Instructions for the task: Count the lines in the material below that contain the string "moth", and reply with the number alone.

Given information:
■ ■ ■ ■
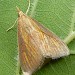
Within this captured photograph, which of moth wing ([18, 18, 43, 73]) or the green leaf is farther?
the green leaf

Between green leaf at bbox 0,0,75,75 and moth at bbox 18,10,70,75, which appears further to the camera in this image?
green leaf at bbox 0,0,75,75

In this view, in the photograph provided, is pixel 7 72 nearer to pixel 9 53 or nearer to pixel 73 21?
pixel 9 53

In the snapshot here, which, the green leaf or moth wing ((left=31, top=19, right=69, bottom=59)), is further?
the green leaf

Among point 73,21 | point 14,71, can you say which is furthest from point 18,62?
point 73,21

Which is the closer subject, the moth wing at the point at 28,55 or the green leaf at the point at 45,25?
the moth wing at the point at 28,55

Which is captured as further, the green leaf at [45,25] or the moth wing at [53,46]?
■ ■ ■ ■
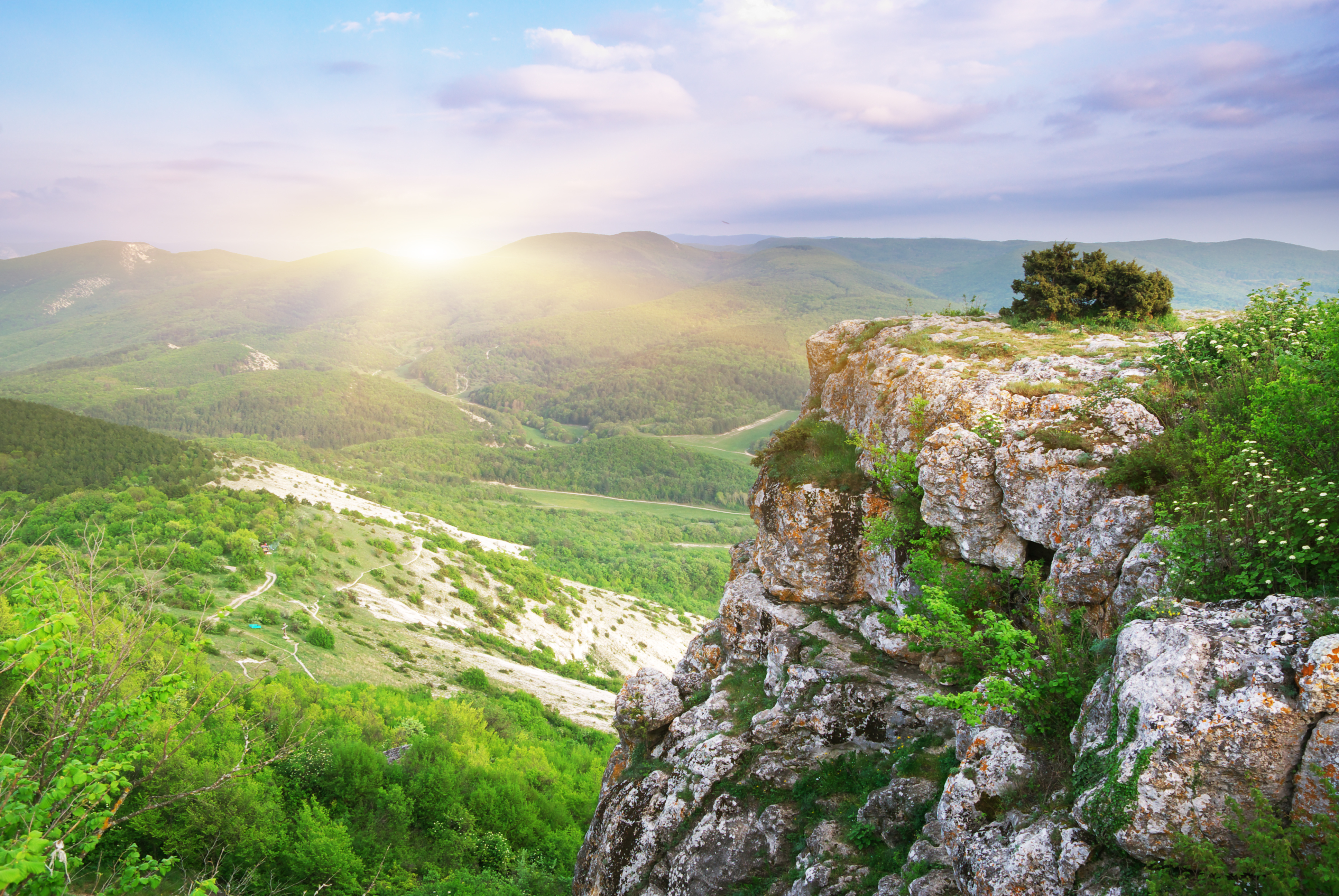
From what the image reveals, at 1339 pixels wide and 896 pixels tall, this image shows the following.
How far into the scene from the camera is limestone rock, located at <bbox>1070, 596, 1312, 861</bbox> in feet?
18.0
■ ■ ■ ■
Reply to the exercise: 6